Let A be an Array of the length n. A is filled randomly with distinct numbers ($\forall (i,j) < n: i \neq j \implies A[i] \neq A[j] $).
What is the total expected value (amount) of pairs (indexed i,j) with $i < j \land A[i] > A[j]$ in an array of the length n?
I started to look at a certain index $i$ but couldn't figure out the expectancy value of the count of numbers with an index smaller than $i$ and bigger than the number at index $i$.
Implementing that code I figured out, that the higher n is the nearer the expectancy value is to the count of pairs, when the array is sorted descending.
I would appreciate any hint to help me wrapping my mind around it.
You are counting what are called "inversions of permutations".
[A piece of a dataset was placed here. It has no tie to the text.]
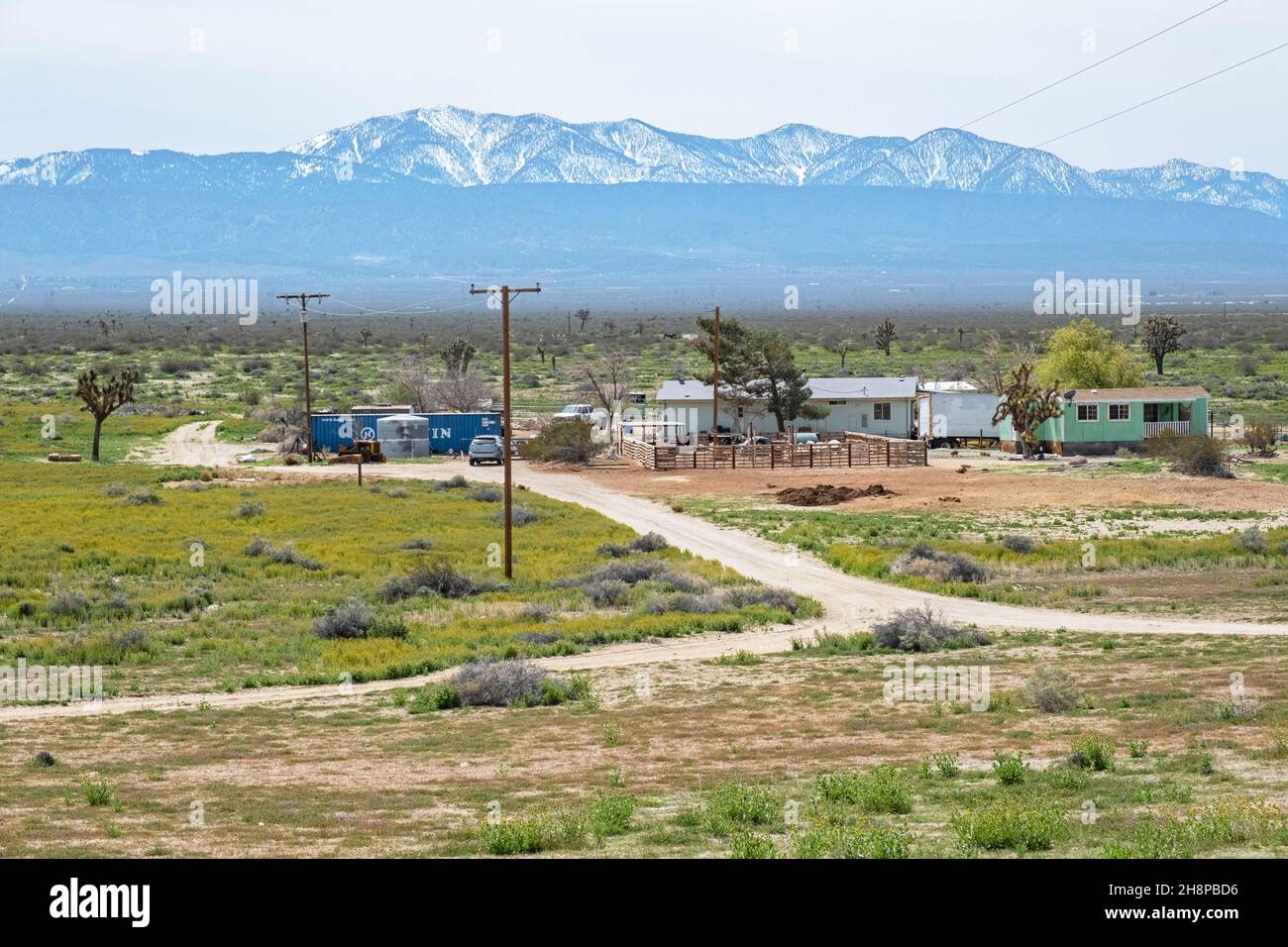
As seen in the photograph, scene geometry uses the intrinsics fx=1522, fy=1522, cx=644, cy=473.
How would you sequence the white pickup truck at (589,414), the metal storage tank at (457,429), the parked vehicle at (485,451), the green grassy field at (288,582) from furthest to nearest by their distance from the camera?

For each $i$ and $j$ with $i < j$, the probability that $A[i] > A[j]$ is $1/2$ (since it's equally likely for $A[i]$ or $A[j]$ to be the larger of the two).
There are $n(n-1)/2$ pairs of indices $i$ and $j$, and so the expectation you want is $n(n-1)/4$.
It can also be shown that the standard deviation of the number of inversions of a permutation of $n$ elements is on the order of $n^{3/2}$, so as $n$ gets larger these distributions get more concentrated relative to their mean.